Peter Schniederjürgen

Das Forum gegen Armut an der Nordstraße hat ein Kühlkettenproblem. Es fehlt ein geeignetes Fahrzeug, um die Tiefkühl-Lebensmittelspenden der Supermärkte zur Ausgabe transportieren zu können. Für die spendenbasierte Hilfsorganisation eine unlösbare Aufgabe. „Wir reden hier über eine Summe von rund 20 000 Euro“, sagt Forumsvorsitzender Sebastian Richter. Aber: Was das Forum allein nicht schafft, mag mit der Hilfe vieler funktionieren. Das war der Anlass, sich an die Volksbank zu wenden.

„Wir haben das Crowd­funding-Portal auf unserer Website geschaffen“, erklärt Volksbankdirektor Michael Vorderbrüggen. Viele schaffen etwas gemeinsam, viele finanzieren etwas gemeinsam – das ist das Wesen des Crowdfunding. „Diese einfache und erfolgreiche Idee ist die Basis für das Wirken der Volksbanken“, ergänzt Michael Vorderbrüggen, der so zum Ansprechpartner für Freddy Avdic, Organisationsleiter beim Forum gegen Armut, wurde.

„Wenn wir den Wagen haben, können wir unsere leider immer mehr werdenden Klienten nachhaltig besser versorgen“, hebt Freddy Avdic bei der Projektvorstellung am Donnerstag hervor. Durch die Lücke in der Kühlkette kann das Forum keine Tiefkühlprodukte abholen. Die in den Läden übrig gebliebenen Waren müssen stattdessen entsorgt werden. „Das wollen wir unbedingt vermeiden“, betont Freddy Avdics Tochter Vanessa.

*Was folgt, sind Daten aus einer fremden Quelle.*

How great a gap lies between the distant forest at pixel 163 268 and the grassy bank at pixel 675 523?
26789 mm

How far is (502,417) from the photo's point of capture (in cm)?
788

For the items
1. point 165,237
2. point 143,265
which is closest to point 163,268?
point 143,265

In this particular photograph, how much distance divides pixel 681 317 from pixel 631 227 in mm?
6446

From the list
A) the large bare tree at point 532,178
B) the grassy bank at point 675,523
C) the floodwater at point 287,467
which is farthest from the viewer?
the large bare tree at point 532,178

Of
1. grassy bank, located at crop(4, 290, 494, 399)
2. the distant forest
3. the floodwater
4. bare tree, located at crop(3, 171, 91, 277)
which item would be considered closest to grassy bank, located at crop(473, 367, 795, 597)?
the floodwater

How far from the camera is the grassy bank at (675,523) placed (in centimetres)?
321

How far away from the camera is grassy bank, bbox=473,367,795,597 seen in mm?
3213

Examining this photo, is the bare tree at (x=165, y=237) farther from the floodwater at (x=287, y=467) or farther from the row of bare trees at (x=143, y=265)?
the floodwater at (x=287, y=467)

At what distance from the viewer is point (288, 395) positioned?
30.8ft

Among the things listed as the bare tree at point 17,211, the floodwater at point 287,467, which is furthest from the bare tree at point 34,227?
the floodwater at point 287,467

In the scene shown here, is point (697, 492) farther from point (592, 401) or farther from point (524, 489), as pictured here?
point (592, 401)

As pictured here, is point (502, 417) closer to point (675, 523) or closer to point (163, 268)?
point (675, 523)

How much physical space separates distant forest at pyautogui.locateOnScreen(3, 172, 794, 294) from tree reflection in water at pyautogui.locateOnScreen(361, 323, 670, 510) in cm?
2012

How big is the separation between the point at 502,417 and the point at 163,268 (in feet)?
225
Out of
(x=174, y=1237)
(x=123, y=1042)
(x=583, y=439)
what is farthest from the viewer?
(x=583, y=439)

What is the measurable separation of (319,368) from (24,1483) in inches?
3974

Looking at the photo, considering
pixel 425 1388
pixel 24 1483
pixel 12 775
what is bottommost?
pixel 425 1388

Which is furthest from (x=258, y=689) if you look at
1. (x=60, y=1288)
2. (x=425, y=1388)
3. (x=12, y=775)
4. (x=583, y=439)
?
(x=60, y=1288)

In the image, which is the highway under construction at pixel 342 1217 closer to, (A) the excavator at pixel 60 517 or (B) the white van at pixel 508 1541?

Also hat die Volksbank das Projekt Kühlwagen auf ihre Crowdfunding-Seite gestellt und gleich einen Startbetrag von 3000 Euro dazugegeben. Jetzt können auch alle anderen aufgerufen, einen Beitrag zu leisten. Am Montag ging die Aktion online, am Donnerstag hatte sie bereits zehn Unterstützer. Bis Ende Juli ist jeder eingeladen, sich zu beteiligen. „Dabei ist jede Spende willkommen, ob ein Euro oder auch gern mehr“, lädt Sebastian Richter ein. Natürlich gibt es auf Wunsch eine Spendenquittung. „Wer die Schlange der Menschen vor unserer Lebensmittelausgabe sieht, wird verstehen, warum wir das Auto dringend nötig haben“, appelliert Freddy Avdic an die Ahlener. Es sei ein Hilfsprojekt, das sich in der Stadt unmittelbar auswirkt.